#### [Your goal]
Please reproduce, unchanged, the stretch of entries from the line containing "How far does point 159,112 lie from the lens?" through the end of the entries.
** Begin Dataset extract **
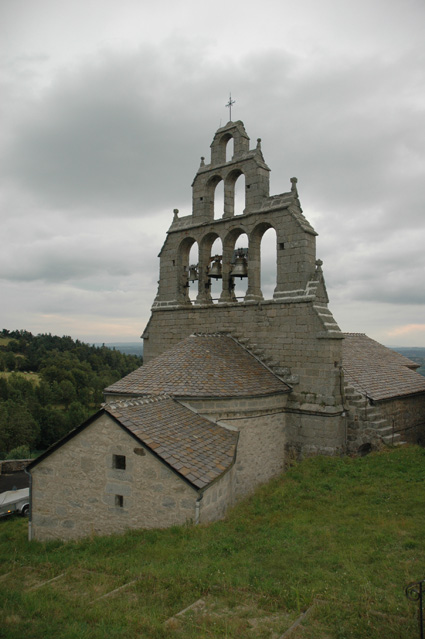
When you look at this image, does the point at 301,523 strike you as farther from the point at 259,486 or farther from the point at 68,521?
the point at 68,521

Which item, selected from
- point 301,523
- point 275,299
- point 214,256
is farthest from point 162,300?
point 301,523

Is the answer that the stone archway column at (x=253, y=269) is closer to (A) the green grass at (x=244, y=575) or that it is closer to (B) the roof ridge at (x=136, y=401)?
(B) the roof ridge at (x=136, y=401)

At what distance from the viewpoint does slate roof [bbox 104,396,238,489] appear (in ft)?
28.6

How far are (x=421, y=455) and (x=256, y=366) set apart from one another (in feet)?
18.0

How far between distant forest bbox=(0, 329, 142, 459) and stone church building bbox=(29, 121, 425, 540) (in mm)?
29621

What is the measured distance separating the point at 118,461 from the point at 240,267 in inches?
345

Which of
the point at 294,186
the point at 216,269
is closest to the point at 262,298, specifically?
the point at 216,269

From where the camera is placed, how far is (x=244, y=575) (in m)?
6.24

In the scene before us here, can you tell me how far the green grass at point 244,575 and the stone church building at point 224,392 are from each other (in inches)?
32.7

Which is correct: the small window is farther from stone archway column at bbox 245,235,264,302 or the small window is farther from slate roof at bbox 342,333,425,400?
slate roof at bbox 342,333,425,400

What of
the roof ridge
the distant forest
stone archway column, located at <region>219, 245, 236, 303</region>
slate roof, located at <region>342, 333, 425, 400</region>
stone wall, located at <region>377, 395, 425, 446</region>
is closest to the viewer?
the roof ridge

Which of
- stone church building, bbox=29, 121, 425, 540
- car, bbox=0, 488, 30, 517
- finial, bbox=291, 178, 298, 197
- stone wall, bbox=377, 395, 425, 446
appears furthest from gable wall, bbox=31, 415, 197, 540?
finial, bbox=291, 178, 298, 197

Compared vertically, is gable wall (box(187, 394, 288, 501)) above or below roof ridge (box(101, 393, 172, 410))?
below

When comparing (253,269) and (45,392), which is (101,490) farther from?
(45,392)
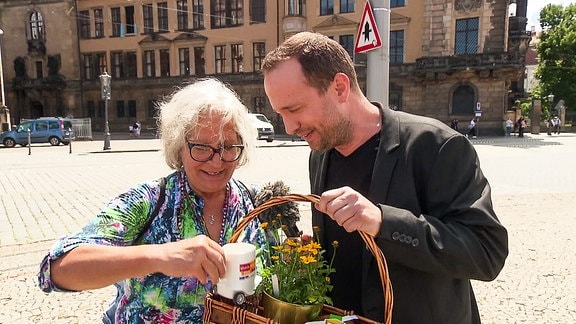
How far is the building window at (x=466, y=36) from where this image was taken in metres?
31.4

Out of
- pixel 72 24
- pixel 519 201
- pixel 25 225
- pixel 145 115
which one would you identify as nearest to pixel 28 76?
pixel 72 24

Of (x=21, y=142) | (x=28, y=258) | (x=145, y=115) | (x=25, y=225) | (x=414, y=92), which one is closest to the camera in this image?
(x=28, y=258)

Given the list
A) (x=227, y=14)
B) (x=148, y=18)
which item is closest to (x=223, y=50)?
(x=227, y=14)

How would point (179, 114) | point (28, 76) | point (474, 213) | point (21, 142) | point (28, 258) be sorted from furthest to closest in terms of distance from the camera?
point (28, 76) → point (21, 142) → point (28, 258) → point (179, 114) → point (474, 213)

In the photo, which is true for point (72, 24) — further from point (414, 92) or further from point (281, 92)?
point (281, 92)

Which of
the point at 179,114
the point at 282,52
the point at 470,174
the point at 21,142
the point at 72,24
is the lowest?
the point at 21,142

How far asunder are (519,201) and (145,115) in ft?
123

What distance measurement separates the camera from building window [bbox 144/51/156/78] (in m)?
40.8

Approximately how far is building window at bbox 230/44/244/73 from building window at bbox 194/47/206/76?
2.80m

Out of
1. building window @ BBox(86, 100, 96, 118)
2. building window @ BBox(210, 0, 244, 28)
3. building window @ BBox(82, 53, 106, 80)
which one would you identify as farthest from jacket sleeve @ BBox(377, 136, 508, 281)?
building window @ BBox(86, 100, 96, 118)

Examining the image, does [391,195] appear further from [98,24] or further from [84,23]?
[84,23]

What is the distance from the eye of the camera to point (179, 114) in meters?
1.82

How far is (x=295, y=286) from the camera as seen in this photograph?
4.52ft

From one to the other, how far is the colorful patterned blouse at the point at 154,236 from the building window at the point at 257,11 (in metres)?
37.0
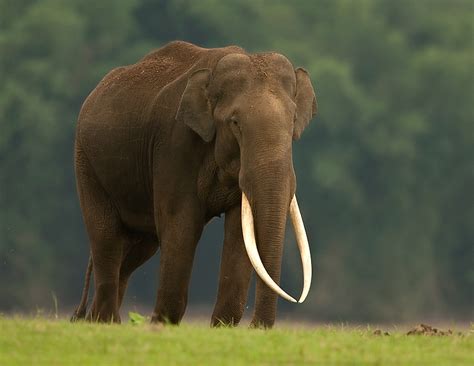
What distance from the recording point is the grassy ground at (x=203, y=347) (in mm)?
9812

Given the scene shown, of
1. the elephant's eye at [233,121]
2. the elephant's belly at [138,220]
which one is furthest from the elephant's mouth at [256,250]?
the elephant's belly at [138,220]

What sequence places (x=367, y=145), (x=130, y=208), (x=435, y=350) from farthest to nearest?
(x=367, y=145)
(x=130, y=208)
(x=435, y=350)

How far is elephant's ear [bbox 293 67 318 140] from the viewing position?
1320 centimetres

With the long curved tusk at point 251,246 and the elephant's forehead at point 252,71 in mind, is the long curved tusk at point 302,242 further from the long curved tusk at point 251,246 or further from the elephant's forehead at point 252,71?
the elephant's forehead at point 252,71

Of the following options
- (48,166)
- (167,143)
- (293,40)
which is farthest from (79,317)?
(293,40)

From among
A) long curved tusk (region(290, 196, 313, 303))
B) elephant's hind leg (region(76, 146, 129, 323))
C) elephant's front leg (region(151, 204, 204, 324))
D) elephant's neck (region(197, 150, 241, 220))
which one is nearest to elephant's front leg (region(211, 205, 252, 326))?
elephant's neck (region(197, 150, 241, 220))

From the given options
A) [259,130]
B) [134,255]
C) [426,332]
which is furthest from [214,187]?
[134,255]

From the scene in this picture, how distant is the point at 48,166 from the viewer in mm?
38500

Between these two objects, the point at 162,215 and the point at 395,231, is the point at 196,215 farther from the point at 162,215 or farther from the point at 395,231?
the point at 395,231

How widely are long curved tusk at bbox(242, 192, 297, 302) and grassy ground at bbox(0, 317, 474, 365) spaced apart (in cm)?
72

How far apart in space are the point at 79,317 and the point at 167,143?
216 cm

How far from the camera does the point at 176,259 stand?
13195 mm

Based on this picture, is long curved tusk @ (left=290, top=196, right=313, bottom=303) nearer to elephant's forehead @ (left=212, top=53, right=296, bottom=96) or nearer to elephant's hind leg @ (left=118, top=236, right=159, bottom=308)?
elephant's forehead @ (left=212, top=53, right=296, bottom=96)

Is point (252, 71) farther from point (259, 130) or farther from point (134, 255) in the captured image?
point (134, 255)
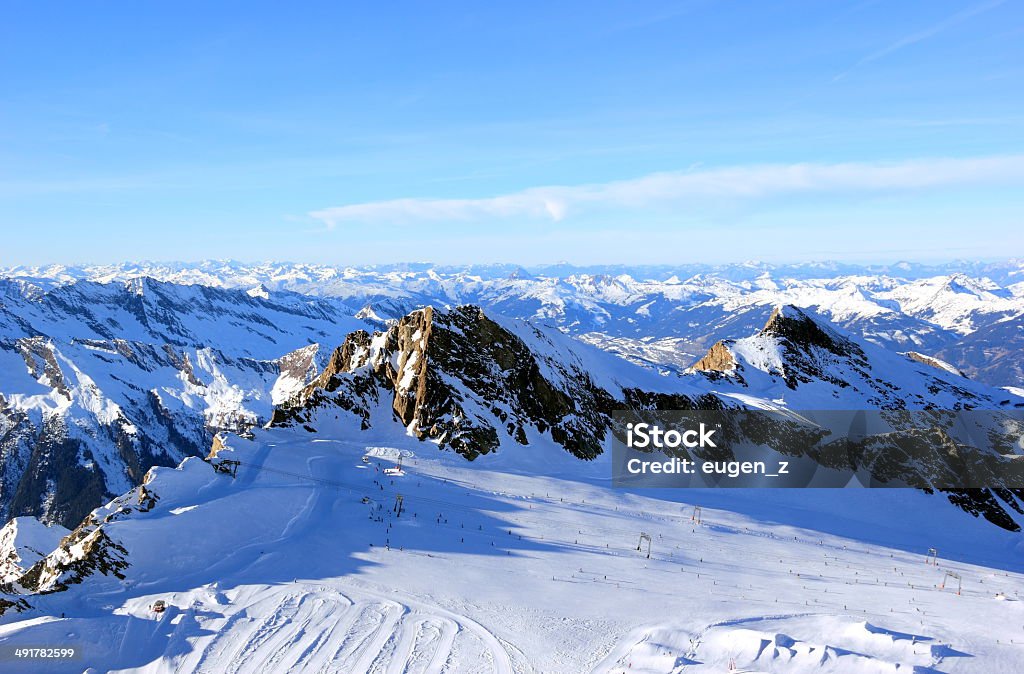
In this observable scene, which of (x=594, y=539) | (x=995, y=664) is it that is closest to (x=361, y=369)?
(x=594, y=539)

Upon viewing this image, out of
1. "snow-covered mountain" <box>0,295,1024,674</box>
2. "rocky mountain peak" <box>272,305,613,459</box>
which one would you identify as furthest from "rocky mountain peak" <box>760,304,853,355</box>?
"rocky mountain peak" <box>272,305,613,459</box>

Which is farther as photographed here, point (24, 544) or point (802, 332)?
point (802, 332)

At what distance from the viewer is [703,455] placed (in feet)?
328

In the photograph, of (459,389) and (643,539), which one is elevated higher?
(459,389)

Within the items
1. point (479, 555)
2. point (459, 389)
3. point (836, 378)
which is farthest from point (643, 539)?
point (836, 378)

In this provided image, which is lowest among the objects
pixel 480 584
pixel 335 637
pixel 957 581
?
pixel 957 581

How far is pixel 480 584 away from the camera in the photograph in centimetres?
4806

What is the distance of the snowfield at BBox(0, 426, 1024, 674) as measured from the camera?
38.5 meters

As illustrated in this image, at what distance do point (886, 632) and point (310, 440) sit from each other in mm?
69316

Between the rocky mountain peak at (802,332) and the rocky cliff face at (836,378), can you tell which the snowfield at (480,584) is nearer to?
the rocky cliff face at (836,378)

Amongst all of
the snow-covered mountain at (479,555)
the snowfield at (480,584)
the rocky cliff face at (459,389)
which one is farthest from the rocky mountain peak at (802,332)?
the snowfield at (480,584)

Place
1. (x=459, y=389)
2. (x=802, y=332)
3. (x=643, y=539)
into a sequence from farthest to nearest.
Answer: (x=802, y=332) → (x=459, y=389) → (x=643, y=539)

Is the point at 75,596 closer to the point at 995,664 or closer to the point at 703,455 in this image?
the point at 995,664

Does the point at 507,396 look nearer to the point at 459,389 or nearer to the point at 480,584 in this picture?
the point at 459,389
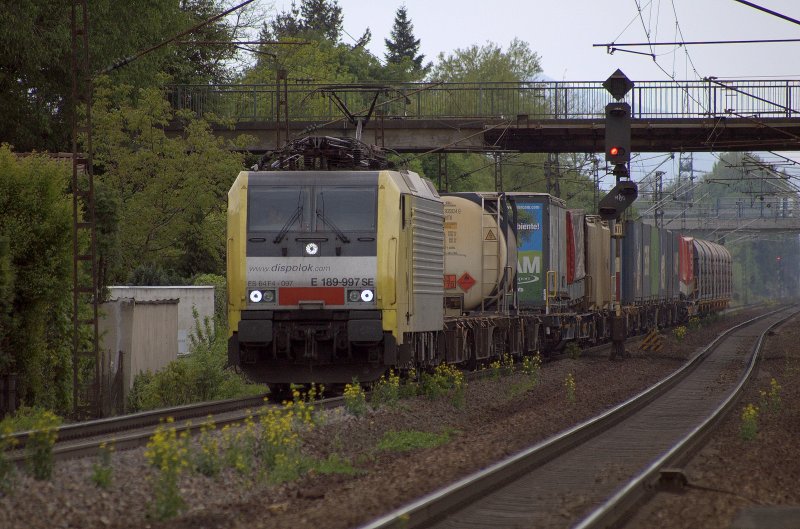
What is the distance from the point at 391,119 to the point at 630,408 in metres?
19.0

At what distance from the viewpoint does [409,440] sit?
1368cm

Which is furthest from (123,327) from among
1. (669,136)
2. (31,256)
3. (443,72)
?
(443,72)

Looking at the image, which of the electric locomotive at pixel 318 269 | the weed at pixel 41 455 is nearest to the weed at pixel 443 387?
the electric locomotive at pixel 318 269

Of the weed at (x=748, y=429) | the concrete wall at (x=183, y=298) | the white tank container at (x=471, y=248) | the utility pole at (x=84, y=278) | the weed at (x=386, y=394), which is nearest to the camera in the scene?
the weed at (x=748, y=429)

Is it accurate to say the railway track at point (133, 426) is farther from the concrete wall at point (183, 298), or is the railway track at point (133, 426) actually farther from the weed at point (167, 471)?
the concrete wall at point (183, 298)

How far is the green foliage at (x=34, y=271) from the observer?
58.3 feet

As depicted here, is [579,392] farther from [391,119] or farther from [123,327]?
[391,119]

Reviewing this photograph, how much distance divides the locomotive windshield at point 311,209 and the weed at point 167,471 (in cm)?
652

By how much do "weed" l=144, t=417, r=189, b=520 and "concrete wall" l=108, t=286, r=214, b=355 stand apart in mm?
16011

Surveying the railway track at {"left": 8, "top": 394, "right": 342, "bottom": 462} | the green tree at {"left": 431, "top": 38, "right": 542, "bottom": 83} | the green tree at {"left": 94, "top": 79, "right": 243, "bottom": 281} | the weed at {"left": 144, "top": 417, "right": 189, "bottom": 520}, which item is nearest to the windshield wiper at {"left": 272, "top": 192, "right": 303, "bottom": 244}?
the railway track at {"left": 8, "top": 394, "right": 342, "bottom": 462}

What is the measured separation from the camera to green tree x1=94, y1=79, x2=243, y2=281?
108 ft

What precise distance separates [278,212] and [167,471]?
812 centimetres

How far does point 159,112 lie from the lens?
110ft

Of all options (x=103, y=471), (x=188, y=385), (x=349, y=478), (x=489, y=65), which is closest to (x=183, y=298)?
** End Dataset extract **
#### [Task result]
How far does point 159,112 lie from the lens?
110ft

Of all options (x=103, y=471), (x=188, y=385), (x=349, y=478), (x=489, y=65), which is closest to (x=183, y=298)?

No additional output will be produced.